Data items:

= Beginning of Section =

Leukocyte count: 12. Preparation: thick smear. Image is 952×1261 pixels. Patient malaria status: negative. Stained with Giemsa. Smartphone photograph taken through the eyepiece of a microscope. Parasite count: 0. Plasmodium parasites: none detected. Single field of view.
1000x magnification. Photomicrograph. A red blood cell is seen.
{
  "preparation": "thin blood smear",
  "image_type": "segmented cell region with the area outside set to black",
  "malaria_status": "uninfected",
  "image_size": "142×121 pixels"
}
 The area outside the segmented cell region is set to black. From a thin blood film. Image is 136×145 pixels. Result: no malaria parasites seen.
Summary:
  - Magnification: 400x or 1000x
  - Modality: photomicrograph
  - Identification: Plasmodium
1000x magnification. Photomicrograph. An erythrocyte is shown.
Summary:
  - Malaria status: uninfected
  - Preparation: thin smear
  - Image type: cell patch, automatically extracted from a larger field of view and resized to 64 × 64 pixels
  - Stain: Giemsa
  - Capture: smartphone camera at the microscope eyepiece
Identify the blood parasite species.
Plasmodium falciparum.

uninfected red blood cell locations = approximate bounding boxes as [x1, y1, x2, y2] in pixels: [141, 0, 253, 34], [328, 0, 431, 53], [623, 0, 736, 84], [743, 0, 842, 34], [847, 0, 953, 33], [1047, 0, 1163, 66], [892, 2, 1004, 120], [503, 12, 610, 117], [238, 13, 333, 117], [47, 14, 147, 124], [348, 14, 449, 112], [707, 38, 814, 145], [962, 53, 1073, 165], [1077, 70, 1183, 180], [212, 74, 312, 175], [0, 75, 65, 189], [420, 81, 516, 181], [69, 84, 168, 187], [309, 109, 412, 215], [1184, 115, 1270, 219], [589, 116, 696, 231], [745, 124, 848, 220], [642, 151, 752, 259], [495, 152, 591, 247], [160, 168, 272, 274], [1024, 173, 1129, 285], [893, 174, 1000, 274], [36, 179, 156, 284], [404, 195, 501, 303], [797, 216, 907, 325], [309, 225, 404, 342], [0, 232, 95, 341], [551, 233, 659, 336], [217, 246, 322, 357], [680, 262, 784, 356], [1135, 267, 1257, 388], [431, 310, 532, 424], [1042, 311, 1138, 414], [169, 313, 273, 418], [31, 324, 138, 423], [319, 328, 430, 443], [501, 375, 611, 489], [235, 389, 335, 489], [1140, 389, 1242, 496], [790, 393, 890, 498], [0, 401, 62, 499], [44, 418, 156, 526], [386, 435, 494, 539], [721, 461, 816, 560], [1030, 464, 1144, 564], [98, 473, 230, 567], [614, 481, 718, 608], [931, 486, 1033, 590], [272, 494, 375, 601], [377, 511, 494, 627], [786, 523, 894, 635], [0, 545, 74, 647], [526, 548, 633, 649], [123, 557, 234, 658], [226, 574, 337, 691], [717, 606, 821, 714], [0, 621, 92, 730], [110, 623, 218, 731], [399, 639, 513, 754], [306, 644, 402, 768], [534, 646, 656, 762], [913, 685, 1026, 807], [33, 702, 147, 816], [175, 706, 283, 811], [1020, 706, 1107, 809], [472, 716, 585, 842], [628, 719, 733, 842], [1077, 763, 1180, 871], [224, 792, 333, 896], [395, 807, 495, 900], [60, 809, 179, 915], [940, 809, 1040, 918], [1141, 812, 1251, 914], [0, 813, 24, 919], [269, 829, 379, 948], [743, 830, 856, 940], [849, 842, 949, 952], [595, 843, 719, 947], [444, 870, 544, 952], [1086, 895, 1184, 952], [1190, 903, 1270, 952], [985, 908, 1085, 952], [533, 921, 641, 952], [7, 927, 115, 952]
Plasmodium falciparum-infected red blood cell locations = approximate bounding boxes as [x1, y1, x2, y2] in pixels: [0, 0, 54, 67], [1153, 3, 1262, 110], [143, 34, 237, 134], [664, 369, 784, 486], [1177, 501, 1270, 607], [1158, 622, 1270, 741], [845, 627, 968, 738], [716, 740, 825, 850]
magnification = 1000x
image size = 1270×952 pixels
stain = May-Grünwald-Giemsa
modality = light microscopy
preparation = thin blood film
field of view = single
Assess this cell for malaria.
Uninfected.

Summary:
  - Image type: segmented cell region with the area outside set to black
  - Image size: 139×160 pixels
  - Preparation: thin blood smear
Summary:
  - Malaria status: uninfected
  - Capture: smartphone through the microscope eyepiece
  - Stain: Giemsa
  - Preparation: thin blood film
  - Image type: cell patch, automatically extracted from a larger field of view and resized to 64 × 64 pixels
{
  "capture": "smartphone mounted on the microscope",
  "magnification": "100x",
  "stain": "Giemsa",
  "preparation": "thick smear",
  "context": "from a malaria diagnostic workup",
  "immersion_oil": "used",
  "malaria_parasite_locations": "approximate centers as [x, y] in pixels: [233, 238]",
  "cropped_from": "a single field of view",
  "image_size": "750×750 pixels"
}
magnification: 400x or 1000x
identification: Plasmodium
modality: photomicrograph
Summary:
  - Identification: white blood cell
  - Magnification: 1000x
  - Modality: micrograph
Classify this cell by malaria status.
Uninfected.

= End of Section =

**Problem to solve:**
Output each record above exactly, omitting nothing.

**Task response:**
Leukocyte count: 12. Preparation: thick smear. Image is 952×1261 pixels. Patient malaria status: negative. Stained with Giemsa. Smartphone photograph taken through the eyepiece of a microscope. Parasite count: 0. Plasmodium parasites: none detected. Single field of view.
1000x magnification. Photomicrograph. A red blood cell is seen.
{
  "preparation": "thin blood smear",
  "image_type": "segmented cell region with the area outside set to black",
  "malaria_status": "uninfected",
  "image_size": "142×121 pixels"
}
 The area outside the segmented cell region is set to black. From a thin blood film. Image is 136×145 pixels. Result: no malaria parasites seen.
Summary:
  - Magnification: 400x or 1000x
  - Modality: photomicrograph
  - Identification: Plasmodium
1000x magnification. Photomicrograph. An erythrocyte is shown.
Summary:
  - Malaria status: uninfected
  - Preparation: thin smear
  - Image type: cell patch, automatically extracted from a larger field of view and resized to 64 × 64 pixels
  - Stain: Giemsa
  - Capture: smartphone camera at the microscope eyepiece
Identify the blood parasite species.
Plasmodium falciparum.

uninfected red blood cell locations = approximate bounding boxes as [x1, y1, x2, y2] in pixels: [141, 0, 253, 34], [328, 0, 431, 53], [623, 0, 736, 84], [743, 0, 842, 34], [847, 0, 953, 33], [1047, 0, 1163, 66], [892, 2, 1004, 120], [503, 12, 610, 117], [238, 13, 333, 117], [47, 14, 147, 124], [348, 14, 449, 112], [707, 38, 814, 145], [962, 53, 1073, 165], [1077, 70, 1183, 180], [212, 74, 312, 175], [0, 75, 65, 189], [420, 81, 516, 181], [69, 84, 168, 187], [309, 109, 412, 215], [1184, 115, 1270, 219], [589, 116, 696, 231], [745, 124, 848, 220], [642, 151, 752, 259], [495, 152, 591, 247], [160, 168, 272, 274], [1024, 173, 1129, 285], [893, 174, 1000, 274], [36, 179, 156, 284], [404, 195, 501, 303], [797, 216, 907, 325], [309, 225, 404, 342], [0, 232, 95, 341], [551, 233, 659, 336], [217, 246, 322, 357], [680, 262, 784, 356], [1135, 267, 1257, 388], [431, 310, 532, 424], [1042, 311, 1138, 414], [169, 313, 273, 418], [31, 324, 138, 423], [319, 328, 430, 443], [501, 375, 611, 489], [235, 389, 335, 489], [1140, 389, 1242, 496], [790, 393, 890, 498], [0, 401, 62, 499], [44, 418, 156, 526], [386, 435, 494, 539], [721, 461, 816, 560], [1030, 464, 1144, 564], [98, 473, 230, 567], [614, 481, 718, 608], [931, 486, 1033, 590], [272, 494, 375, 601], [377, 511, 494, 627], [786, 523, 894, 635], [0, 545, 74, 647], [526, 548, 633, 649], [123, 557, 234, 658], [226, 574, 337, 691], [717, 606, 821, 714], [0, 621, 92, 730], [110, 623, 218, 731], [399, 639, 513, 754], [306, 644, 402, 768], [534, 646, 656, 762], [913, 685, 1026, 807], [33, 702, 147, 816], [175, 706, 283, 811], [1020, 706, 1107, 809], [472, 716, 585, 842], [628, 719, 733, 842], [1077, 763, 1180, 871], [224, 792, 333, 896], [395, 807, 495, 900], [60, 809, 179, 915], [940, 809, 1040, 918], [1141, 812, 1251, 914], [0, 813, 24, 919], [269, 829, 379, 948], [743, 830, 856, 940], [849, 842, 949, 952], [595, 843, 719, 947], [444, 870, 544, 952], [1086, 895, 1184, 952], [1190, 903, 1270, 952], [985, 908, 1085, 952], [533, 921, 641, 952], [7, 927, 115, 952]
Plasmodium falciparum-infected red blood cell locations = approximate bounding boxes as [x1, y1, x2, y2] in pixels: [0, 0, 54, 67], [1153, 3, 1262, 110], [143, 34, 237, 134], [664, 369, 784, 486], [1177, 501, 1270, 607], [1158, 622, 1270, 741], [845, 627, 968, 738], [716, 740, 825, 850]
magnification = 1000x
image size = 1270×952 pixels
stain = May-Grünwald-Giemsa
modality = light microscopy
preparation = thin blood film
field of view = single
Assess this cell for malaria.
Uninfected.

Summary:
  - Image type: segmented cell region with the area outside set to black
  - Image size: 139×160 pixels
  - Preparation: thin blood smear
Summary:
  - Malaria status: uninfected
  - Capture: smartphone through the microscope eyepiece
  - Stain: Giemsa
  - Preparation: thin blood film
  - Image type: cell patch, automatically extracted from a larger field of view and resized to 64 × 64 pixels
{
  "capture": "smartphone mounted on the microscope",
  "magnification": "100x",
  "stain": "Giemsa",
  "preparation": "thick smear",
  "context": "from a malaria diagnostic workup",
  "immersion_oil": "used",
  "malaria_parasite_locations": "approximate centers as [x, y] in pixels: [233, 238]",
  "cropped_from": "a single field of view",
  "image_size": "750×750 pixels"
}
magnification: 400x or 1000x
identification: Plasmodium
modality: photomicrograph
Summary:
  - Identification: white blood cell
  - Magnification: 1000x
  - Modality: micrograph
Classify this cell by malaria status.
Uninfected.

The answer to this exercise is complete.